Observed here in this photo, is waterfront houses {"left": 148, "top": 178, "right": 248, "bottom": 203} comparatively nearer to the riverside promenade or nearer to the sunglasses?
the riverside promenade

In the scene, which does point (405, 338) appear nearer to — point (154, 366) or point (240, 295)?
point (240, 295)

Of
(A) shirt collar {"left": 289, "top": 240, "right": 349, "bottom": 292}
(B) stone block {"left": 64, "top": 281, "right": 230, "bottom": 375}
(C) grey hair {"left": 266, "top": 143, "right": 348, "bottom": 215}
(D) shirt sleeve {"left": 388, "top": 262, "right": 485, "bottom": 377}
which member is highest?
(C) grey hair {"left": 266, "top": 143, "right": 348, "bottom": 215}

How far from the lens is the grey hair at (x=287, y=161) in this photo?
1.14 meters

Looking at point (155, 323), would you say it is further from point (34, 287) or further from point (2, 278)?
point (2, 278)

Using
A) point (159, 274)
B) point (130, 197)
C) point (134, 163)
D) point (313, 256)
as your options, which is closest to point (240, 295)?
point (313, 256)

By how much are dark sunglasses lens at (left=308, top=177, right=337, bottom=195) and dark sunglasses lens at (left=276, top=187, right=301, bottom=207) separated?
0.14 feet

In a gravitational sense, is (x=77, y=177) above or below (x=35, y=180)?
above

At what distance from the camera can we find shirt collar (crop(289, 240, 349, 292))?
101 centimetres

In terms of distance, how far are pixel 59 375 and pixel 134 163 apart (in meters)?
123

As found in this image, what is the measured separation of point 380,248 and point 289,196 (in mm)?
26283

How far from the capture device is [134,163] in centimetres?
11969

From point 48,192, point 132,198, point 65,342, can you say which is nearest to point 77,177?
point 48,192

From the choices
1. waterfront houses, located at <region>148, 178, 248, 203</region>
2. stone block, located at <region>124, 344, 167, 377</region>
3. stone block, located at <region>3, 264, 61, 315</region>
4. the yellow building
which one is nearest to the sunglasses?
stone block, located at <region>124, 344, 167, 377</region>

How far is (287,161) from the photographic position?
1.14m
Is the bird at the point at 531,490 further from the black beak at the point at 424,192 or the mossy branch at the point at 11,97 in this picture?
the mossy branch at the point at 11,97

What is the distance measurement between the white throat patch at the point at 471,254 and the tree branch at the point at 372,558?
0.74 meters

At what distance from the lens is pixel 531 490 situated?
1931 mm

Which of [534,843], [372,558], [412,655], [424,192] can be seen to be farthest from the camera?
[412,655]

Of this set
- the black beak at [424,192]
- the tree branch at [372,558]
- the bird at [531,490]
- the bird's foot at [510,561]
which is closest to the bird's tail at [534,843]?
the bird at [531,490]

————

Copy word for word the lines of the data from the one containing "How far is (287,161)" through the last line, including both.

How far is (287,161) from the photographic position?
1.14m
Is the bird at the point at 531,490 further from the black beak at the point at 424,192 or the mossy branch at the point at 11,97 in this picture?
the mossy branch at the point at 11,97

What is the distance measurement between the white throat patch at the point at 471,254 and the tree branch at the point at 372,558?
0.74 meters

At what distance from the lens is pixel 531 490 situated?
1931 mm

Which of [534,843], [372,558], [412,655], [424,192] can be seen to be farthest from the camera?
[412,655]

Of this set
- the black beak at [424,192]
- the tree branch at [372,558]
- the bird at [531,490]
- the bird's foot at [510,561]
which is closest to the bird's tail at [534,843]?
the bird at [531,490]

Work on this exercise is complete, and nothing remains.